Print the data below back exactly as it appears, but leave out the pictures. Can you do that?

(RECORDED DATA):
** BEGIN **

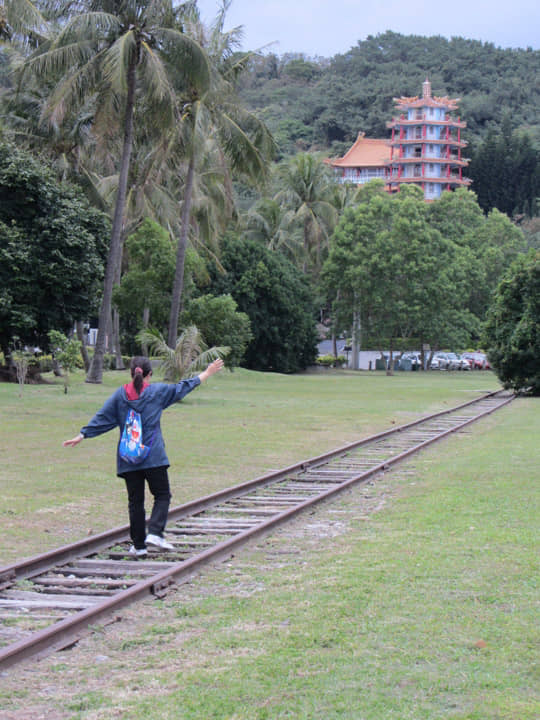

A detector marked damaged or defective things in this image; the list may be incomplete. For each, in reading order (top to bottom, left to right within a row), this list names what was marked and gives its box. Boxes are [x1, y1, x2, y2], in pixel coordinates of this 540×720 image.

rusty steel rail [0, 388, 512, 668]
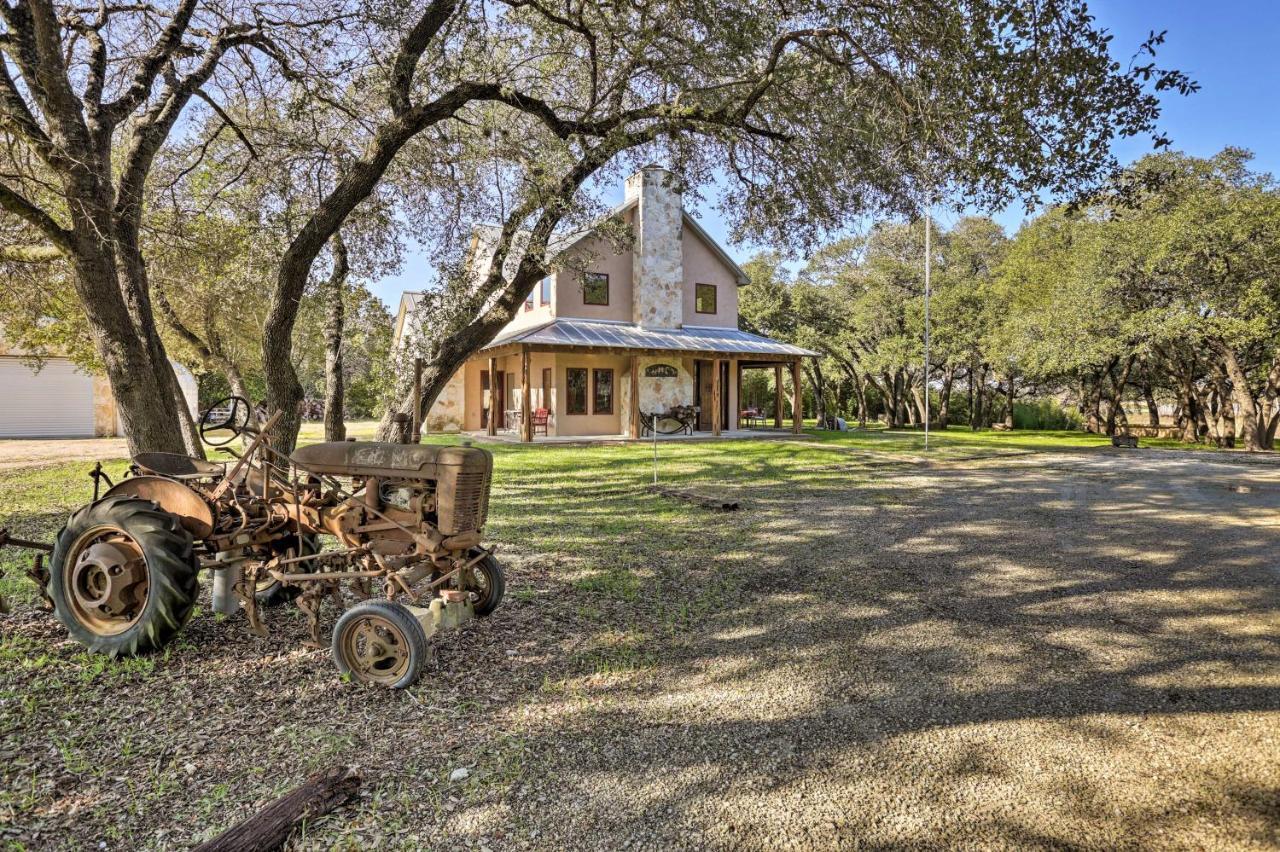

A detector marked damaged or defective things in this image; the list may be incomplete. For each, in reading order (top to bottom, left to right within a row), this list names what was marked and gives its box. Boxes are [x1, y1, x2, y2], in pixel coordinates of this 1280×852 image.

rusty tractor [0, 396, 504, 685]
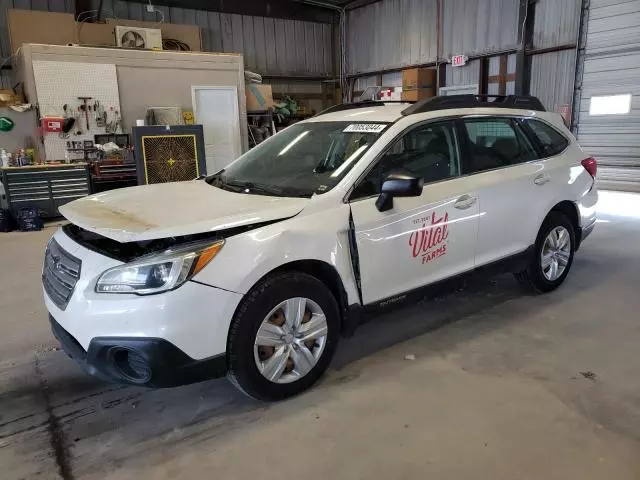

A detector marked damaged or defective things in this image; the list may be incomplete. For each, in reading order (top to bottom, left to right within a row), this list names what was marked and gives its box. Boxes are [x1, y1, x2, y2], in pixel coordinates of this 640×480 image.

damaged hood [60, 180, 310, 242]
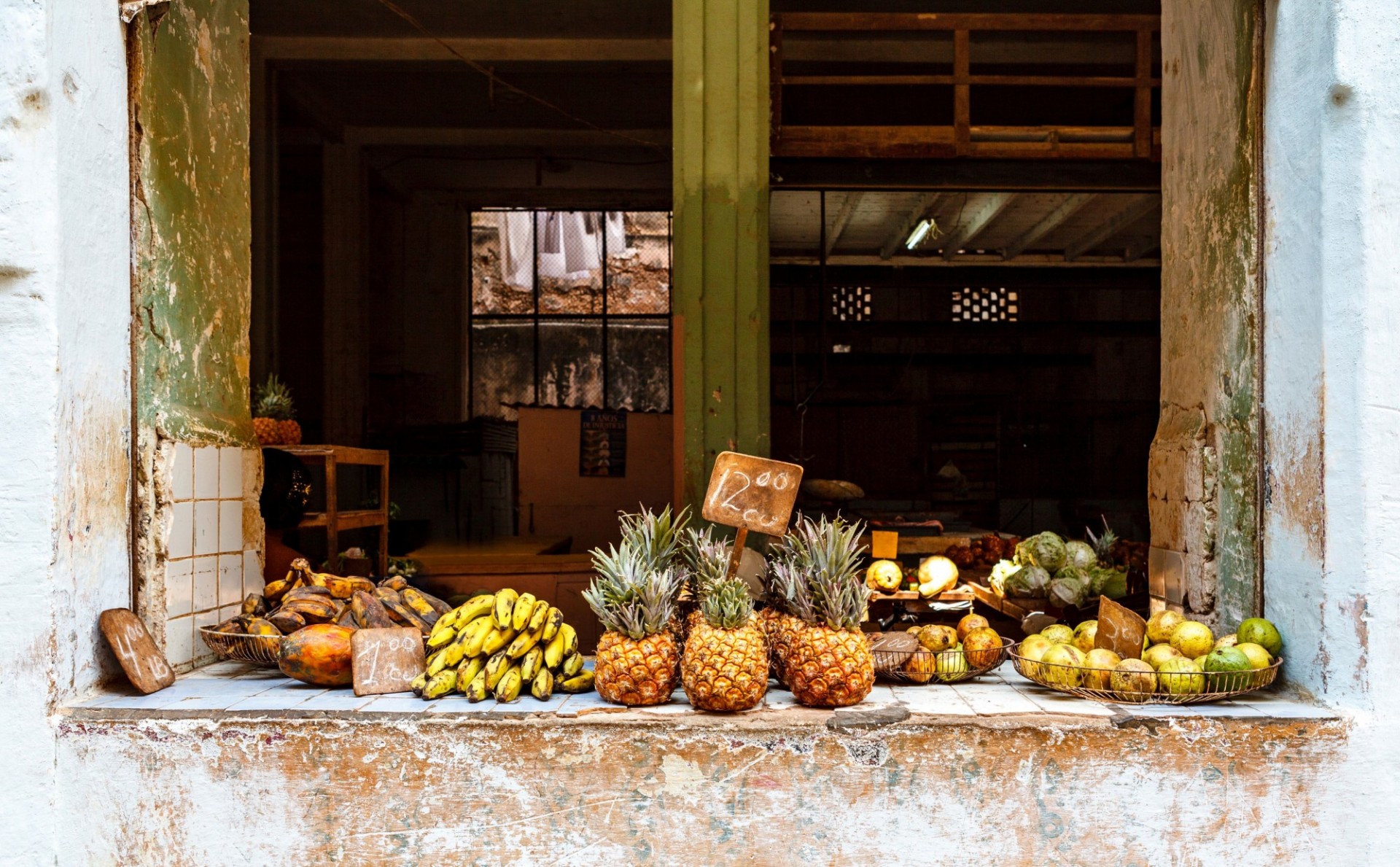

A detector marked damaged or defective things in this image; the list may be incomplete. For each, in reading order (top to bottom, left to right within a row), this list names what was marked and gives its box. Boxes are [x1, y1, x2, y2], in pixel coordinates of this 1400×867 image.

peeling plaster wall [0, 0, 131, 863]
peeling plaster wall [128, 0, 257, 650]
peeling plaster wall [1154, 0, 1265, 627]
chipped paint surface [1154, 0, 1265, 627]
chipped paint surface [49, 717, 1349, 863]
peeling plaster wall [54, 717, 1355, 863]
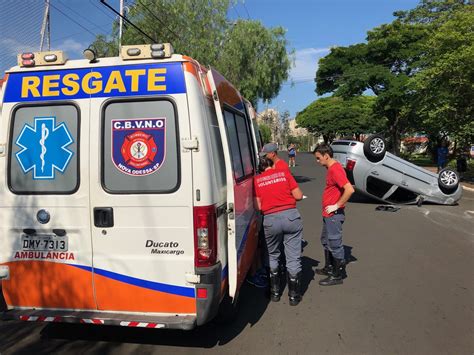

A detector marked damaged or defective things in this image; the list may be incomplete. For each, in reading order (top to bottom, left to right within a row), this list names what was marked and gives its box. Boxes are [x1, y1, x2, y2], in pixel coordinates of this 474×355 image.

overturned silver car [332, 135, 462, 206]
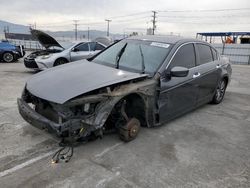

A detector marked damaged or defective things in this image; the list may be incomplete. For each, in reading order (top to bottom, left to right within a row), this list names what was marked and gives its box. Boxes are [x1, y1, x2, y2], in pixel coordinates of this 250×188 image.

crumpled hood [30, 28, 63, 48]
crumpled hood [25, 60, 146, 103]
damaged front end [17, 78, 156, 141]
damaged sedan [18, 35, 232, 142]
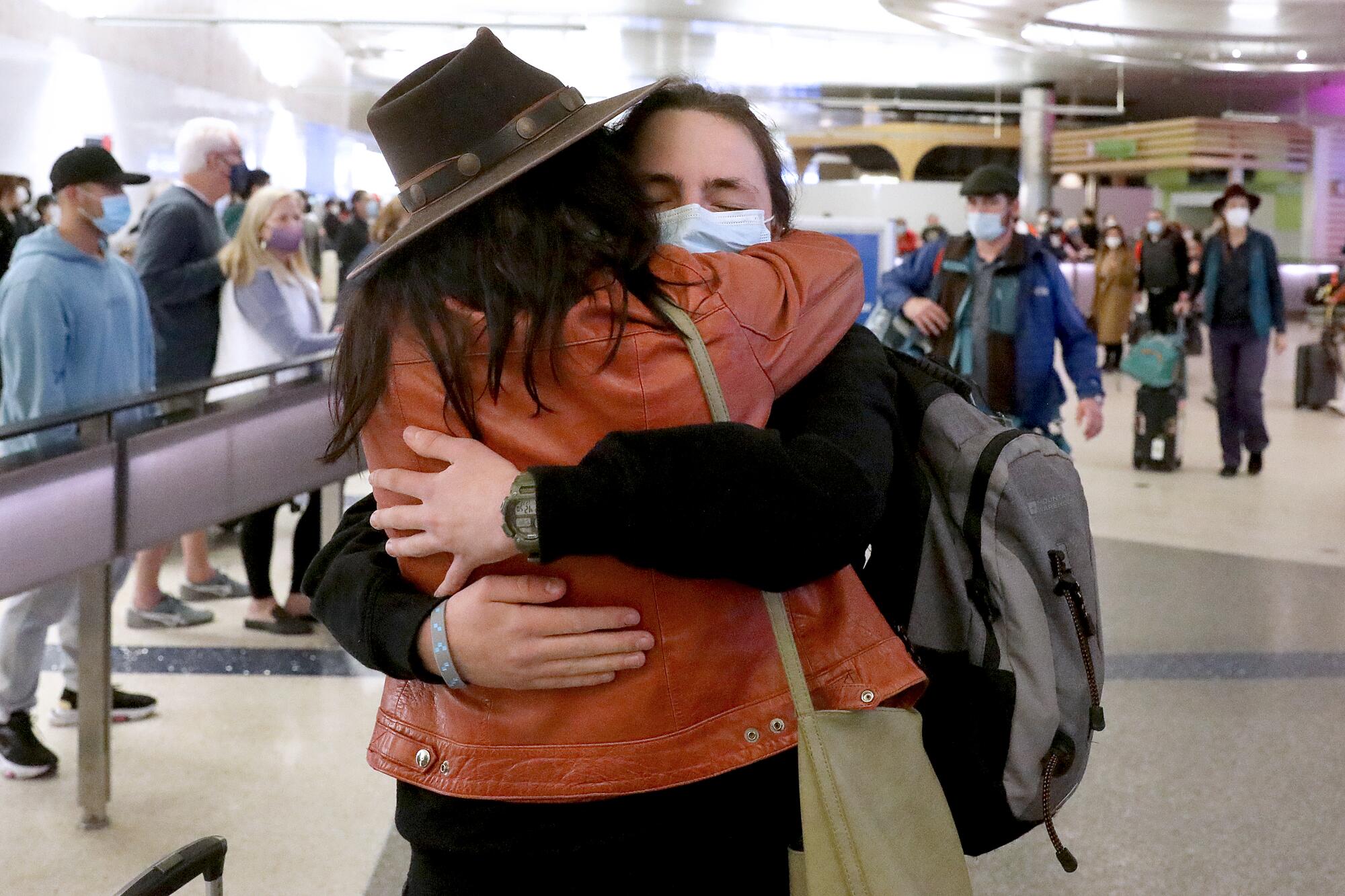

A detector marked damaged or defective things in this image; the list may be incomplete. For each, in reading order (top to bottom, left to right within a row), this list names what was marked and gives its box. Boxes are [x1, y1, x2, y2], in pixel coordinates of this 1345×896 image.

** END **

(THE COMPLETED TASK):
A detector marked damaged or defective things in this image; the list may be incomplete. For each, in reading order (top to bottom, left to right within a row), this list names what was marked and gives its box. Boxes are [x1, y1, x2, y2], in pixel coordinates of this 540×720 image.

rusty steel rail [0, 388, 512, 668]

A detector marked damaged or defective things in this image; the list may be incomplete. For each, in reading order (top to bottom, left to right within a row), this list names what was marked and gives its box. Boxes are [x1, y1, x2, y2], in pixel coordinates of this 1280×852 image.

rusty tractor [0, 396, 504, 685]

A detector marked damaged or defective things in this image; the list may be incomplete. For each, in reading order (top to bottom, left to right within a row), this list names what was marked and gives its box. Boxes are [x1, y1, x2, y2], in pixel coordinates of this 640×480 image.

damaged hood [60, 180, 310, 242]

A detector marked damaged or defective things in this image; the list may be incomplete. For each, in reading order (top to bottom, left to right within a row), this list names what was marked and gives its box. Boxes are [x1, y1, x2, y2], in pixel coordinates of this 1400×867 image.

peeling plaster wall [0, 0, 131, 863]
peeling plaster wall [128, 0, 257, 650]
peeling plaster wall [1154, 0, 1265, 627]
chipped paint surface [1154, 0, 1265, 627]
chipped paint surface [49, 717, 1349, 863]
peeling plaster wall [54, 717, 1355, 863]

A detector marked damaged or defective things in this image; the list may be incomplete. For each, in reading order (top to bottom, left to right within a row), this list names what was marked and gives its box. Boxes are [x1, y1, x2, y2], in pixel coordinates of this 474×355 image.

overturned silver car [332, 135, 462, 206]

A detector marked damaged or defective things in this image; the list may be incomplete. For each, in reading order (top to bottom, left to right within a row), this list names what was marked and gives its box. Boxes are [x1, y1, x2, y2], in pixel coordinates of this 250×188 image.

crumpled hood [30, 28, 63, 48]
crumpled hood [25, 60, 146, 103]
damaged front end [17, 78, 156, 141]
damaged sedan [18, 35, 232, 142]

A detector marked damaged or defective things in this image; the list may be incomplete. For each, in reading order (top to bottom, left to right within a row), this list names what was marked and gives its box. Boxes are [x1, y1, x2, y2], in pixel coordinates of this 1345×896 image.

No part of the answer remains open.